**Source records:**
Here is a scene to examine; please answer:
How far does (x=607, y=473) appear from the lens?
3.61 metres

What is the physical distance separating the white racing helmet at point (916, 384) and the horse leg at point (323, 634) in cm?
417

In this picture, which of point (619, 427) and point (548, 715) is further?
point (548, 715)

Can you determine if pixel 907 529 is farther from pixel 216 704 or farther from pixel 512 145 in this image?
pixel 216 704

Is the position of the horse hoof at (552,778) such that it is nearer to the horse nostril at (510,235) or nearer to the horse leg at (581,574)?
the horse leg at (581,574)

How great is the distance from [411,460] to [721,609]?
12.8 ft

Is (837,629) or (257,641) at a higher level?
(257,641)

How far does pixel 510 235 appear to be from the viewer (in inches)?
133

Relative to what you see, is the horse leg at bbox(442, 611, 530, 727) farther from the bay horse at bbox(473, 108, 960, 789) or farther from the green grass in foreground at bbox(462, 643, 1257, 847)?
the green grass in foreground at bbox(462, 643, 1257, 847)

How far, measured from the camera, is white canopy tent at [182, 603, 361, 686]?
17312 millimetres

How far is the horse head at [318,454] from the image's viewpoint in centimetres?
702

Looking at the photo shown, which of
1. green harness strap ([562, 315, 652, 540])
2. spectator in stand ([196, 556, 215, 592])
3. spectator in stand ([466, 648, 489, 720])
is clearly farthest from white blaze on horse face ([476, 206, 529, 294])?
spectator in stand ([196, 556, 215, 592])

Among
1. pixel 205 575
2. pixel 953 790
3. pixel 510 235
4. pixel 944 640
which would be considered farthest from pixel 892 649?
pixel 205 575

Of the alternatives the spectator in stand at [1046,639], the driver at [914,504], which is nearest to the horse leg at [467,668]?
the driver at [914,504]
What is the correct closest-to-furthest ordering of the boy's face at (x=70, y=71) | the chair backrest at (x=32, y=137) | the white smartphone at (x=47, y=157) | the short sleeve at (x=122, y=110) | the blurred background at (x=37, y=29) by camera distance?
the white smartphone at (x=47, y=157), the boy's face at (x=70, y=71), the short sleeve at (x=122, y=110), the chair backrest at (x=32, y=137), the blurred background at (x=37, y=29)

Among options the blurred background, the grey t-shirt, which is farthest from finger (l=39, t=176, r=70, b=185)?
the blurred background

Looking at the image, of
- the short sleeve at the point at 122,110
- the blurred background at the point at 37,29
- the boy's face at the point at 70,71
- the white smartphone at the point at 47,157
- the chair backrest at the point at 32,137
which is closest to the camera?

**Exercise details:**
All the entries above need to be reproduced exactly.

**The answer:**
Here is a scene to examine; please answer:
How far does (x=607, y=473) appear from the lens?
3.61 metres

What is the physical distance separating the white racing helmet at point (916, 384) and the horse leg at point (323, 634) in cm?
417

In this picture, which of point (619, 427) and point (548, 715) is further?
point (548, 715)

Can you determine if pixel 907 529 is farther from pixel 216 704 or farther from pixel 512 145 in this image?
pixel 216 704

Is the position of the horse hoof at (552,778) such that it is nearer to the horse nostril at (510,235) or nearer to the horse leg at (581,574)?
the horse leg at (581,574)

How great is the distance from [411,460] to [721,609]?
12.8 ft

Is (837,629) or (257,641) at a higher level?
(257,641)

How far does pixel 510 235 appear to be from the viewer (in inches)?
133

Relative to what you see, is the horse leg at bbox(442, 611, 530, 727) farther from the bay horse at bbox(473, 108, 960, 789) or farther from the green grass in foreground at bbox(462, 643, 1257, 847)?
the green grass in foreground at bbox(462, 643, 1257, 847)

How far, measured from the camera, is white canopy tent at [182, 603, 361, 686]?
17312 millimetres

How far is the horse head at [318,454] from the image's viewpoint in centimetres?
702

Looking at the photo shown, which of
1. green harness strap ([562, 315, 652, 540])
2. spectator in stand ([196, 556, 215, 592])
3. spectator in stand ([466, 648, 489, 720])
is clearly farthest from white blaze on horse face ([476, 206, 529, 294])?
spectator in stand ([196, 556, 215, 592])

Among
1. pixel 205 575
2. pixel 953 790
3. pixel 510 235
4. pixel 944 640
which would be considered farthest from pixel 892 649?
pixel 205 575

Of the alternatives the spectator in stand at [1046,639], the driver at [914,504], which is nearest to the horse leg at [467,668]?
the driver at [914,504]
What is the correct closest-to-furthest ordering of the boy's face at (x=70, y=71) | the chair backrest at (x=32, y=137) | the white smartphone at (x=47, y=157) | the short sleeve at (x=122, y=110) | the blurred background at (x=37, y=29) by camera distance?
the white smartphone at (x=47, y=157), the boy's face at (x=70, y=71), the short sleeve at (x=122, y=110), the chair backrest at (x=32, y=137), the blurred background at (x=37, y=29)

Among options the blurred background, the grey t-shirt, which is farthest from finger (l=39, t=176, r=70, b=185)?
the blurred background

Looking at the image, of
- the short sleeve at the point at 122,110
- the blurred background at the point at 37,29
- the boy's face at the point at 70,71
- the white smartphone at the point at 47,157
- the chair backrest at the point at 32,137
which is closest to the camera?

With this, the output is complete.